First, convert the initial rotational frequency $f_0$ to initial angular velocity $\omega_0$. The final angular velocity is $\omega_f = 0$.

$$\omega_0 = 2\pi f_0 = 2\pi(1500 \text{ r/s}) = 3000\pi \text{ rad/s}$$

[Q1] Use the rotational kinematic equation for constant angular acceleration $\alpha$.

$$\omega_f = \omega_0 + \alpha t$$ $$\alpha = \frac{\omega_f - \omega_0}{t} = \frac{0 - 3000\pi \text{ rad/s}}{5.0 \text{ s}}$$

[Q2] Find the total angular displacement $\Delta\theta$ and then convert it to the number of revolutions $N$.
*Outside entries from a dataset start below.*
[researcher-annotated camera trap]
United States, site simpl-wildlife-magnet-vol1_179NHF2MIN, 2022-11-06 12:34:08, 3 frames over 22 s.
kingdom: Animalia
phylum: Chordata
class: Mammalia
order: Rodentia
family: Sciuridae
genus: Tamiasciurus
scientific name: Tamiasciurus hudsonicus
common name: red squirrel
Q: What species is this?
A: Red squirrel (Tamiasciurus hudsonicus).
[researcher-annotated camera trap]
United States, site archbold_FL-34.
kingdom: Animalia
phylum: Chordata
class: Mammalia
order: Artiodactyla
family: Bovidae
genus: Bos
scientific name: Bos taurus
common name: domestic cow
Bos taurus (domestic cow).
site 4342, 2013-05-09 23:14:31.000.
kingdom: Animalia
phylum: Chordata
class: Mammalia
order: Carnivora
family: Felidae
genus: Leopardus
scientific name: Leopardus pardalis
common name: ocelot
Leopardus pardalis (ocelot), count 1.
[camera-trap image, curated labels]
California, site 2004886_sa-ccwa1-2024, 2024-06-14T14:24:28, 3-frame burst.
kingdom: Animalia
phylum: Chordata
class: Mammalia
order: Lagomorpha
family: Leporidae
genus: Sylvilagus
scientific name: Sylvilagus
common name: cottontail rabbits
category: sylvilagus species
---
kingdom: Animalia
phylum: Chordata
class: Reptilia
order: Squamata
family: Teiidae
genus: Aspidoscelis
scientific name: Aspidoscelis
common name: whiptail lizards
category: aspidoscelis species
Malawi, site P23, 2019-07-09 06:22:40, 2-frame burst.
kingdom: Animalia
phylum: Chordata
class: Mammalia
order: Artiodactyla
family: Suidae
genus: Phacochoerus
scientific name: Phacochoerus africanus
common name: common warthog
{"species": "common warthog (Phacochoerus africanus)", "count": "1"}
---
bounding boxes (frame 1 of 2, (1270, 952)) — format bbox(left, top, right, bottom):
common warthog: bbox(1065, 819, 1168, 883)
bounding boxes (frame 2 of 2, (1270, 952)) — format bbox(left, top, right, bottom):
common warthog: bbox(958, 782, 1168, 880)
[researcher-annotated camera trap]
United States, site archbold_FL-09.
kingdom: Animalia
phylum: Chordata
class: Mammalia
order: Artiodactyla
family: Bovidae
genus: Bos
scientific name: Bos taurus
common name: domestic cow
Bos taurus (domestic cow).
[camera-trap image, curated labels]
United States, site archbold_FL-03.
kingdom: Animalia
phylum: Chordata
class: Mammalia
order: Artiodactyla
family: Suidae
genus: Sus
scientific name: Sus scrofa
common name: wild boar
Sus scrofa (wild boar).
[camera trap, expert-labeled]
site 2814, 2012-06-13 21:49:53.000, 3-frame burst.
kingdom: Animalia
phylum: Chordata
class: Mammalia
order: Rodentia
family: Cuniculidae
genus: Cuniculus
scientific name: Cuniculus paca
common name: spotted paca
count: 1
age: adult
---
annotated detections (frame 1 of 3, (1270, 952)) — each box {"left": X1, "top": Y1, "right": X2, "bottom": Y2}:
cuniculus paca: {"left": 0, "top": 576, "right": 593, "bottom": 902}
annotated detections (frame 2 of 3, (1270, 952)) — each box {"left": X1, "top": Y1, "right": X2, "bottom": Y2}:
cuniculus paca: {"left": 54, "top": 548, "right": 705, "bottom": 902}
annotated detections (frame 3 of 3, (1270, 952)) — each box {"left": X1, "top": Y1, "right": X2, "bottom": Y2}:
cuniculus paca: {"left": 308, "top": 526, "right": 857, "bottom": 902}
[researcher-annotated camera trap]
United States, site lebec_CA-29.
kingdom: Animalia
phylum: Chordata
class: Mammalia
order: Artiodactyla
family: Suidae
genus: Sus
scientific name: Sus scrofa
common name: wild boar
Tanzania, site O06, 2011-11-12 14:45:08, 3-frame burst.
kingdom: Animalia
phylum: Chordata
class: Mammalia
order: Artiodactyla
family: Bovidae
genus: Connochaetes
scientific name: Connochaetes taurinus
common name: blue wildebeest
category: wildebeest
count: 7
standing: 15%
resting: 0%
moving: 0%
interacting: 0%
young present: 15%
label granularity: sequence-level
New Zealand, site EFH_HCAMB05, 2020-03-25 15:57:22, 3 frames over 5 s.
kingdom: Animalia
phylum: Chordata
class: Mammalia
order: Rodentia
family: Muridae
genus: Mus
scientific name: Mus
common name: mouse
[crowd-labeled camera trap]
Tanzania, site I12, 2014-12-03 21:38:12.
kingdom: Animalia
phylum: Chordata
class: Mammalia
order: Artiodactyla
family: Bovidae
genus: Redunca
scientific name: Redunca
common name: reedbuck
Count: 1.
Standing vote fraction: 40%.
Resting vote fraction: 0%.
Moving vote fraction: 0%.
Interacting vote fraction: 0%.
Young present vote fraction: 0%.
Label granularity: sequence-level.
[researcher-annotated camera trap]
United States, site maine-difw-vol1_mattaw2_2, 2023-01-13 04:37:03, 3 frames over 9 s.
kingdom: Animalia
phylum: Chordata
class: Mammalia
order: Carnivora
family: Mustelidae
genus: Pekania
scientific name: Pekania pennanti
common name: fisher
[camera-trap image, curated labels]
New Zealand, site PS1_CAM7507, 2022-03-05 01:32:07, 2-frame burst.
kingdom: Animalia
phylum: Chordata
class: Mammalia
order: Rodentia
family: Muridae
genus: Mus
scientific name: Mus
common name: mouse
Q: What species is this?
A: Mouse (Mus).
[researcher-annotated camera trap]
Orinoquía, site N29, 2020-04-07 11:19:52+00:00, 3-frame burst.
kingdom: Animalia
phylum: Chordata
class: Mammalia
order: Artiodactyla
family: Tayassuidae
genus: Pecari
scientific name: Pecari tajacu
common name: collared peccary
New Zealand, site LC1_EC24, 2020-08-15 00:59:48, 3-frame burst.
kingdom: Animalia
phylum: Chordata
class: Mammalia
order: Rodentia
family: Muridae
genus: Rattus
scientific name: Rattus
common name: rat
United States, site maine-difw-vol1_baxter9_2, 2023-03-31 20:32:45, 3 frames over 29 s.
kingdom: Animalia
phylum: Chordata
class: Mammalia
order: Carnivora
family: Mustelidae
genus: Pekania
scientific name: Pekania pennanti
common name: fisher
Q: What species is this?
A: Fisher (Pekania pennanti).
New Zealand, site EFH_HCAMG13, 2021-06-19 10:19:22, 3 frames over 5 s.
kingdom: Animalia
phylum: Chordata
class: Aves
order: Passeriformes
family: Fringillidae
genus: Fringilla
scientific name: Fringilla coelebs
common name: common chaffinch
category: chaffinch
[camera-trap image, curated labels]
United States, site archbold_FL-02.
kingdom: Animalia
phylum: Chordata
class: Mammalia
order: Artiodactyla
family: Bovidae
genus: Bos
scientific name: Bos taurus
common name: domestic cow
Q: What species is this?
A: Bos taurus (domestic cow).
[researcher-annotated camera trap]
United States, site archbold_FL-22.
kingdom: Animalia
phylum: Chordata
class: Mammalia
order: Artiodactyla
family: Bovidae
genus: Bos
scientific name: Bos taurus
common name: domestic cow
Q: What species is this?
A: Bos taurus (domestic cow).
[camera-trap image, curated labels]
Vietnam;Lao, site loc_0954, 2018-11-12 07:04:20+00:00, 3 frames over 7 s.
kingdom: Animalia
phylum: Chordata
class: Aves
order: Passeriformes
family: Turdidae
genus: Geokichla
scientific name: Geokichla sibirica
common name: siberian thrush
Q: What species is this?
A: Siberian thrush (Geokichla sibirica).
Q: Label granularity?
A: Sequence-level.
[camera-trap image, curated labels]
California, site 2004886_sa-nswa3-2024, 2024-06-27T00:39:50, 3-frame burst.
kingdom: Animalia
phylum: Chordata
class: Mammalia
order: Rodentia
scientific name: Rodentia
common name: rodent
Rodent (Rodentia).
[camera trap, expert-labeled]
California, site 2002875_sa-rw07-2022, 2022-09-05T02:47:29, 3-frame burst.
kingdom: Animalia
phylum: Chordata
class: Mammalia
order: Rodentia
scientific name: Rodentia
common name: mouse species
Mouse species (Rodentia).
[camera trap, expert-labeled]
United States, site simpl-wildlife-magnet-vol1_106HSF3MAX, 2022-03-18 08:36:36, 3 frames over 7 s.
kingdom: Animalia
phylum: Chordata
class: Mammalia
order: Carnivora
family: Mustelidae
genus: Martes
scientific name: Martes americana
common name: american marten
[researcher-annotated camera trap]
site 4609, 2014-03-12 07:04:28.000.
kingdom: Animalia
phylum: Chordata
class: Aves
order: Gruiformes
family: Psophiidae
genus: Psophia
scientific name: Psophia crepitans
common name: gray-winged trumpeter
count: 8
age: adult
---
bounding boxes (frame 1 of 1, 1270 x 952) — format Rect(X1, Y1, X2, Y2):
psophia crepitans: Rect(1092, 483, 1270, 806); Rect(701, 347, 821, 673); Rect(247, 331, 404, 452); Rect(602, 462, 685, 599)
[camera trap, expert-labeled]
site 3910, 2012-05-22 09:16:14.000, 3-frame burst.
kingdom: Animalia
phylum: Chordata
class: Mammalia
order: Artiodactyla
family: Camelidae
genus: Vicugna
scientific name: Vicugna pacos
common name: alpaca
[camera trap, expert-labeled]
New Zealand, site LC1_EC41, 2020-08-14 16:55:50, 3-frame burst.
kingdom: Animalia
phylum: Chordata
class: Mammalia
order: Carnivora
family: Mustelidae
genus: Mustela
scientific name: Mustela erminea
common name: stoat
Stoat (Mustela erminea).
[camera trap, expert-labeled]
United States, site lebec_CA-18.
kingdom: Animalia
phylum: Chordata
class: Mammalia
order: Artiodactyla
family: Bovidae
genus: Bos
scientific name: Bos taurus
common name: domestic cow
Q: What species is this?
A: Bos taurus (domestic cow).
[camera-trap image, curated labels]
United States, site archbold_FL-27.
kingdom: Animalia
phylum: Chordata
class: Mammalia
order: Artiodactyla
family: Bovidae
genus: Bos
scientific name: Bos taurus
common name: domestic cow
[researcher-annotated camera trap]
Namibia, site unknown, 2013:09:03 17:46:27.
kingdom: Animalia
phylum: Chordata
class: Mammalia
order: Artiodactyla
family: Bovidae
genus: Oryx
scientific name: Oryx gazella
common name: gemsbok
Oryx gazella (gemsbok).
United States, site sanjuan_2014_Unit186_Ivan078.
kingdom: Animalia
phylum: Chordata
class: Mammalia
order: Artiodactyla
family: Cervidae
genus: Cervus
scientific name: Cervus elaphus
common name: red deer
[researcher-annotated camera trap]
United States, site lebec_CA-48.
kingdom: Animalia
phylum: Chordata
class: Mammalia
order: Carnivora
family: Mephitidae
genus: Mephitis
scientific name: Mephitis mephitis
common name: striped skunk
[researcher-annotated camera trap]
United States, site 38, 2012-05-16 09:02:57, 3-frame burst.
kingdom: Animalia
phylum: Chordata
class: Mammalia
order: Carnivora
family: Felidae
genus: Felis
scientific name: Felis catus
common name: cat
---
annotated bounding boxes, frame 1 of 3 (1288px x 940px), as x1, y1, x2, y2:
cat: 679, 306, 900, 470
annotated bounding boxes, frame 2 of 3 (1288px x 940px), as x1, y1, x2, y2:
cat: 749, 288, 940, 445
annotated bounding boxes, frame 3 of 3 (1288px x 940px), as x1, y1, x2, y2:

$$\Delta\theta = \frac{1}{2}(\omega_0 + \omega_f)t = \frac{1}{2}(3000\pi \text{ rad/s} + 0)(5.0 \text{ s}) = 7500\pi \text{ rad}$$ $$N = \frac{\Delta\theta}{2\pi} = \frac{7500\pi \text{ rad}}{2\pi \text{ rad/rev}}$$

[Q3] Find the angular velocity $\omega_1$ at time $t_1 = 2.5$ s.

$$\omega_1 = \omega_0 + \alpha t_1 = 3000\pi \text{ rad/s} + (-600\pi \text{ rad/s}^2)(2.5 \text{ s})$$

[Q4] Find the linear velocity $v_1$ on the edge of the flywheel at time $t_1$. The radius is $R = D/2 = 1.00 \text{ m} / 2 = 0.50 \text{ m}$.

$$v_1 = R \omega_1 = (0.50 \text{ m})(1500\pi \text{ rad/s})$$